(Questions on scene geometry)

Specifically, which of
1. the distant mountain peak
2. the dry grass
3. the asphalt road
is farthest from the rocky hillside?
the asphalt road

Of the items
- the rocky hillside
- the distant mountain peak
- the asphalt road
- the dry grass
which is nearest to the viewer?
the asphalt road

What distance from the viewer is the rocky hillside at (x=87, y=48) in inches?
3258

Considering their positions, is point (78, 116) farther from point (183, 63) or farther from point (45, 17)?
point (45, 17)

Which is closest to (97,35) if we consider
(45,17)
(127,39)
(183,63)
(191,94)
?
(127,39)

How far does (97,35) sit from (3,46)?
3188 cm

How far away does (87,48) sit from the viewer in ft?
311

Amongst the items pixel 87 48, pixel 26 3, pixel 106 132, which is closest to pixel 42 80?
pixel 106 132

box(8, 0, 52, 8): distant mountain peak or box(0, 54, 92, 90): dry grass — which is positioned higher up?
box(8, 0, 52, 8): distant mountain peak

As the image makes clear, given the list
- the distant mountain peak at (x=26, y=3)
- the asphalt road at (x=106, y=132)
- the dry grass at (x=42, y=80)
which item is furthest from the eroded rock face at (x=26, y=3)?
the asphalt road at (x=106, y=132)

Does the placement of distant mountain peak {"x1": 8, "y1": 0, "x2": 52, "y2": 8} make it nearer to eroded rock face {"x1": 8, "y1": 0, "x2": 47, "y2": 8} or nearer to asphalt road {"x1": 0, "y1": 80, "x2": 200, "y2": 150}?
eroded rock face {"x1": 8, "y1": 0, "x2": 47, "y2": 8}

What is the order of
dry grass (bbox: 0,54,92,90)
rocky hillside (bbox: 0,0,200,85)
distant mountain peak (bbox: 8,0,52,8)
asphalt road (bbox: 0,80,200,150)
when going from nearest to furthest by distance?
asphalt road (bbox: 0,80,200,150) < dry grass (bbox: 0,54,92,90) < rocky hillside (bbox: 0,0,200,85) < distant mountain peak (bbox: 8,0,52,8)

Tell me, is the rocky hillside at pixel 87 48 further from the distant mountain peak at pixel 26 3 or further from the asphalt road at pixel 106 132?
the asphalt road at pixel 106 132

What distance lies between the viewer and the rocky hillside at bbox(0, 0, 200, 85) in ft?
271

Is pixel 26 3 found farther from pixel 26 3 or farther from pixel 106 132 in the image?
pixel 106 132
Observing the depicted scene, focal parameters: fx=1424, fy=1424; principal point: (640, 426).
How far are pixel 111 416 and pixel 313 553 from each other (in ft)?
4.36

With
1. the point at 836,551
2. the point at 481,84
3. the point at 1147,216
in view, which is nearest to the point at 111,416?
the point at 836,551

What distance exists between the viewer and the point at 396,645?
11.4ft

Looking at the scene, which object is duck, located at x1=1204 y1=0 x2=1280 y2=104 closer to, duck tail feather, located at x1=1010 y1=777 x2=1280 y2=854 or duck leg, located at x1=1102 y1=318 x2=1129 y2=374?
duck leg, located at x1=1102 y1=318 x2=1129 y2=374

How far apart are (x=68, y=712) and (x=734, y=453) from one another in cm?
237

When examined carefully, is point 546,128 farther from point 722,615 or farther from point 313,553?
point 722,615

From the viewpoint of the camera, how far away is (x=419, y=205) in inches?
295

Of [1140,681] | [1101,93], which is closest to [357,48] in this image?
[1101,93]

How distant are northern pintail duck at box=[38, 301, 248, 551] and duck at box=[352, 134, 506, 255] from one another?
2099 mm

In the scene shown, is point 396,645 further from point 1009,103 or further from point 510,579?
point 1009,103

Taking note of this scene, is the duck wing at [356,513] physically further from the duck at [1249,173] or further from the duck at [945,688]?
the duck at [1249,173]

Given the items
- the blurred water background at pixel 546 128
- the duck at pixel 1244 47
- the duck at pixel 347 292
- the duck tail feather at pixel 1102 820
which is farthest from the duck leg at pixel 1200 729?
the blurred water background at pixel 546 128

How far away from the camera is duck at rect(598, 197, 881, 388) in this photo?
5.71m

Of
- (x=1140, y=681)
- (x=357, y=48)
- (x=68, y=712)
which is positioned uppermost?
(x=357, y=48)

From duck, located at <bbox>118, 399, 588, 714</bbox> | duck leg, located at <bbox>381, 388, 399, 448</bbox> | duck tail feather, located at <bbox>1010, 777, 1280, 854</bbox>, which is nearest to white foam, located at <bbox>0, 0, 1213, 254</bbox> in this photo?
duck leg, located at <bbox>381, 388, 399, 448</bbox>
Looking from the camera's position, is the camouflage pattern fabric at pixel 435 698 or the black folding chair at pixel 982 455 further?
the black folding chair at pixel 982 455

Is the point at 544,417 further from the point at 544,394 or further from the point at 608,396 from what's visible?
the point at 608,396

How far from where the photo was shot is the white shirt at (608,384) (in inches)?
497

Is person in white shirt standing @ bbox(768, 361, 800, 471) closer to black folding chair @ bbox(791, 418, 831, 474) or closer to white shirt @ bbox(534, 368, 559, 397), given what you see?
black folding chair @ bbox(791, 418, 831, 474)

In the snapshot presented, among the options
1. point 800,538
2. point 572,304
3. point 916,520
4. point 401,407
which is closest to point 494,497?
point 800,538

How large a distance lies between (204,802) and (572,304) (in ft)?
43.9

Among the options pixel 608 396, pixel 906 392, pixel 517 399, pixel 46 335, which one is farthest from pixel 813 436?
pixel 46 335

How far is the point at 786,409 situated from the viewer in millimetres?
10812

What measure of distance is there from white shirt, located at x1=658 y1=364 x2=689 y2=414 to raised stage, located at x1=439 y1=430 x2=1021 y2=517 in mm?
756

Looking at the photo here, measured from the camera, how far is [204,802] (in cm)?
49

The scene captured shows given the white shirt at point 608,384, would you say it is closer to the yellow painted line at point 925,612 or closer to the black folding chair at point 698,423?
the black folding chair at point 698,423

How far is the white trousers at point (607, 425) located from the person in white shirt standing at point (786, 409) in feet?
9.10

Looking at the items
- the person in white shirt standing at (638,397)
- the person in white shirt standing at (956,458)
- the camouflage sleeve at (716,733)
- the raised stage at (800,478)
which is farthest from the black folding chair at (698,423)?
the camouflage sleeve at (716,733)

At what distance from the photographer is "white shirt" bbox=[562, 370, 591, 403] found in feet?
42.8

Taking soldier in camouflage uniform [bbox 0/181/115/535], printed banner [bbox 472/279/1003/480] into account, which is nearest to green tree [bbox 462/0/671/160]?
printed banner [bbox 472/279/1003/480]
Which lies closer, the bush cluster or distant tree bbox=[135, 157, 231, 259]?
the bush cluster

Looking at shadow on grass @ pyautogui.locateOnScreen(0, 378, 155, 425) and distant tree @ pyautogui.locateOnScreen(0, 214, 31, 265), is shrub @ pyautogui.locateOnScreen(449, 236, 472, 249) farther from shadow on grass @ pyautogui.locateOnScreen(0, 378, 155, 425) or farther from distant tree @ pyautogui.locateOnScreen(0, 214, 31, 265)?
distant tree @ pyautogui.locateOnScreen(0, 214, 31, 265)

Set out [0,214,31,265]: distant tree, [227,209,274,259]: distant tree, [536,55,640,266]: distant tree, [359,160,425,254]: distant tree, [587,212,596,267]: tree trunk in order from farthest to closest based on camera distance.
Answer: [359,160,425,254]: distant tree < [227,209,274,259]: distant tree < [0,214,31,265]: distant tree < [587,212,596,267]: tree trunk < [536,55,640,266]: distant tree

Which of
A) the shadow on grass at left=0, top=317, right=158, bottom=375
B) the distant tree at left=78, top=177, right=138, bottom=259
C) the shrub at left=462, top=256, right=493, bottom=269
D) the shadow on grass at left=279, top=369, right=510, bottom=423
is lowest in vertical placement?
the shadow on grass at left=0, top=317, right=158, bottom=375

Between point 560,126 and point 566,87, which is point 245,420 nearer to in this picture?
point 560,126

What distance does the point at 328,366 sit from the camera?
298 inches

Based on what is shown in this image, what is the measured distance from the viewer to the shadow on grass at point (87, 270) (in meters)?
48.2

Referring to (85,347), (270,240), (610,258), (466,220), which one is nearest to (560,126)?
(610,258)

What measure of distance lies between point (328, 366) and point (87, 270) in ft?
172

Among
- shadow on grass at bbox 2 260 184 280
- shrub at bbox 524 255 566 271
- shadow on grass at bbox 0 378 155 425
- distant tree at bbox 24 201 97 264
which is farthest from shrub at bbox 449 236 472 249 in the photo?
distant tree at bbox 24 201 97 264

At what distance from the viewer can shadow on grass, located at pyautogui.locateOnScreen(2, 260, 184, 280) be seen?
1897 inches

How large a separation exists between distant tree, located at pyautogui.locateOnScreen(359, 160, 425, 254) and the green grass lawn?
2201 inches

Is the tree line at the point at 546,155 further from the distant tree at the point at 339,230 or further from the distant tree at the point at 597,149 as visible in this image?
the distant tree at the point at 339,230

TASK GOAL -
Copy verbatim the stretch from the line containing "How large a separation" through the end of the entries.

OUTPUT FOR THIS TASK -
How large a separation exists between distant tree, located at pyautogui.locateOnScreen(359, 160, 425, 254) and the green grass lawn?
2201 inches

Is the tree line at the point at 546,155 further from the distant tree at the point at 339,230 or further from the distant tree at the point at 597,149 as visible in this image?
the distant tree at the point at 339,230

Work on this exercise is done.